Processed Foods and Tooth Decay

From a fundamental scientific standpoint, there’s a strong connection between cavities’ development and processed food consumption. While many factors determine whether a person will develop cavities, such as genetics and oral hygiene, processed foods can play a significant role in the bacteria that cause tooth decay. In particular, these foods’ “refined” nature reduces their nutritional value and makes them more acidic than their natural counterparts.

There’s a Limit to How Much Damage Sugar Can Do

While it is true that reducing your consumption of refined grains and sugary drinks may reduce the amount of sugar in your mouth, it could also lead to vitamin deficiencies and poor nutrition. While limiting sugar intake is essential, it’s vital to ensure you get enough vitamin C, B vitamins, and iron. Vitamin C deficiency is particularly prevalent in the Western diet, in which grains, fruit, and vegetables are eaten less often than in other parts of the world. As for B vitamins, it is recommended that vegans and vegetarians eat foods high in B vitamins, including fortified cereals, fortified soy milk, some plant-based milk, brussels sprouts, etc.

Practical Tips for Maintaining Good Oral Health

Make Sure to Brush your Teeth Before you Go to Bed

This is important because it keeps food particles from getting stuck in your gums or teeth while they’re not being brushed.
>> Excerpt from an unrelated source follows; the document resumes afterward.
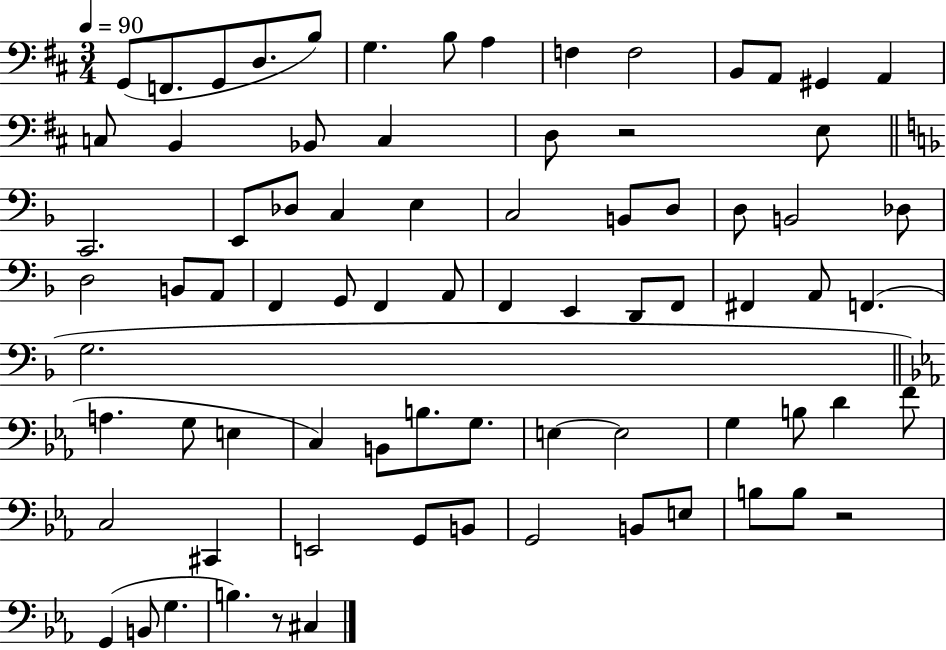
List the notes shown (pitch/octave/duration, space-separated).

G2/e F2/e. G2/e D3/e. B3/e G3/q. B3/e A3/q F3/q F3/h B2/e A2/e G#2/q A2/q C3/e B2/q Bb2/e C3/q D3/e R/h E3/e C2/h. E2/e Db3/e C3/q E3/q C3/h B2/e D3/e D3/e B2/h Db3/e D3/h B2/e A2/e F2/q G2/e F2/q A2/e F2/q E2/q D2/e F2/e F#2/q A2/e F2/q. G3/h. A3/q. G3/e E3/q C3/q B2/e B3/e. G3/e. E3/q E3/h G3/q B3/e D4/q F4/e C3/h C#2/q E2/h G2/e B2/e G2/h B2/e E3/e B3/e B3/e R/h G2/q B2/e G3/q. B3/q. R/e C#3/q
Using toothpaste that contains fluoride can help strengthen your teeth so that they’re less likely to decay or break down over time. A dry mouth can lead to increased tooth decay and cavities, so ensure you always have water near when brushing your teeth if they tend to dry quickly.
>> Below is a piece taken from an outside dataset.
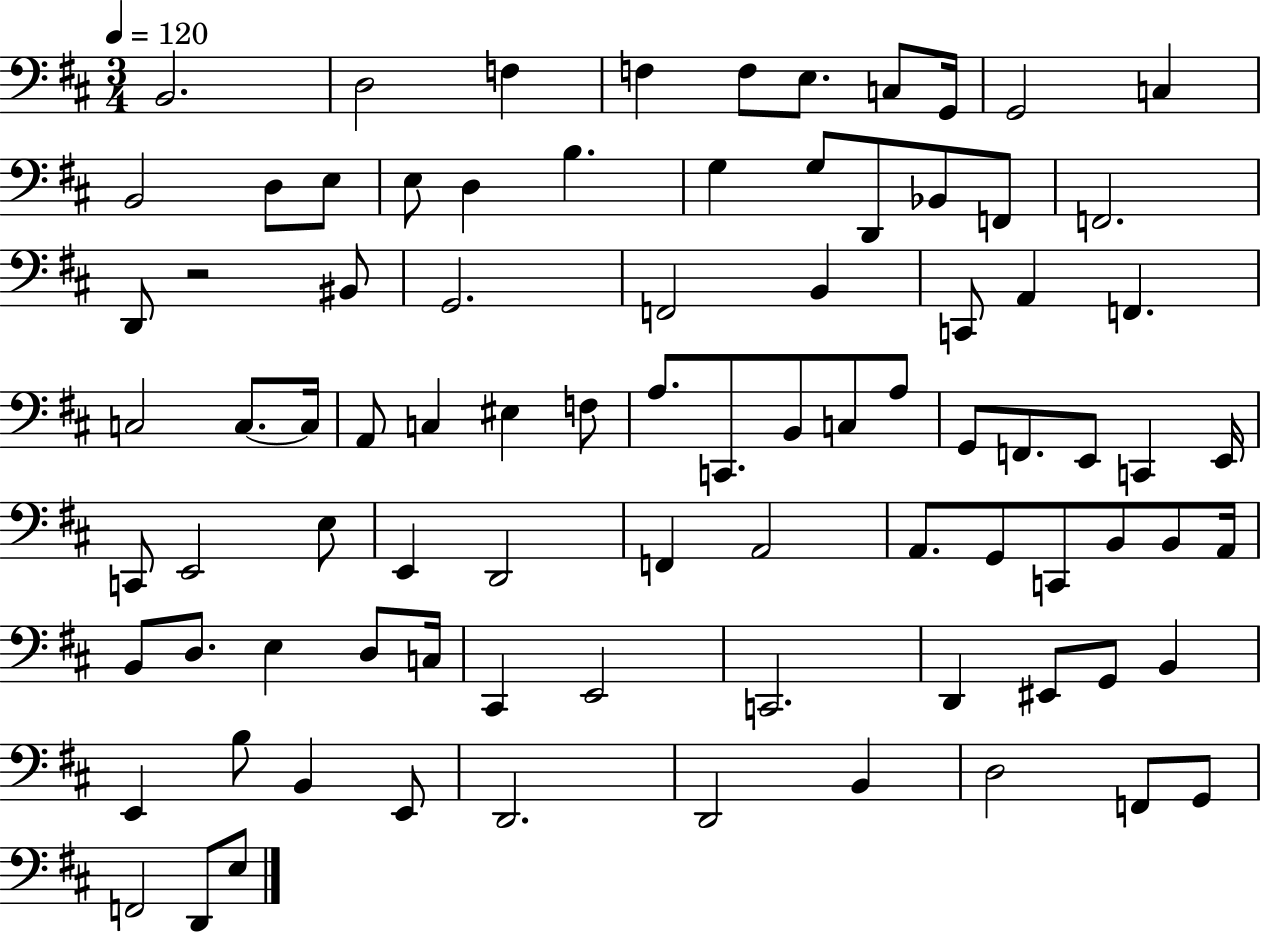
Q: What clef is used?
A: bass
Eat a Diet High in Fiber and Low in Processed Food

Fiber can help your body digest foods more efficiently, which means harmful bacteria are less likely to find their way into your mouth. Processed foods often contain added sugars or large amounts of sodium, making it easier for bacteria to thrive in your mouth.
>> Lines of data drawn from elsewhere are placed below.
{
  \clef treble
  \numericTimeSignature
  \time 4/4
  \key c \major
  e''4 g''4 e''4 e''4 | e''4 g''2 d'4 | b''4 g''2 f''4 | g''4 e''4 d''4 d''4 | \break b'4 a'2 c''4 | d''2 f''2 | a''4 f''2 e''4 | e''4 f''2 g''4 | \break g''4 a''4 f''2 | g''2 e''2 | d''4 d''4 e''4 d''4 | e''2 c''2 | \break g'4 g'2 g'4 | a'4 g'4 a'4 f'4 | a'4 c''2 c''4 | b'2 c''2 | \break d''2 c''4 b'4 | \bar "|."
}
Consider Avoiding Acidic Drinks and Drinks with High Sugar Content

Drinks like soda, fruit juice, and sports drinks have a high acidity that may increase the amount of time it takes for food particles to dissolve in your mouth. This can increase the chances that bacteria will get trapped between your teeth and gums, leading to tooth decay over time.

Visit the Dentist Regularly for Checkups and Cleanings

Your dentist can help you ensure that you’re practicing good oral hygiene at home. They may also be able to tell if there are any signs of tooth decay or cavities.

Ask your Dentist about Fluoride Treatments

In some areas, water is treated with fluoride, but in others, it’s not. Many dentists offer inexpensive treatments that can help strengthen your teeth against cavities and tooth decay over time. While fluoride treatments may only be suitable for some, they’re a great option if you live in an area without fluoridated water or have healthy water that doesn’t naturally include the mineral in large amounts.

Try Brushing with an Electric Toothbrush

Instead of a manual brush, an electric toothbrush is more effective at cleaning between your teeth and helps to prevent plaque buildup, which is why they’re recommended by dentists for people who brush with a manual brush from time to time.

Key Takeaway

These are just a few ideas to prevent tooth decay from occurring in your mouth. To have optimal oral health, it is best to follow these steps and maintain good oral hygiene habits by brushing and flossing every day and visiting your dental office.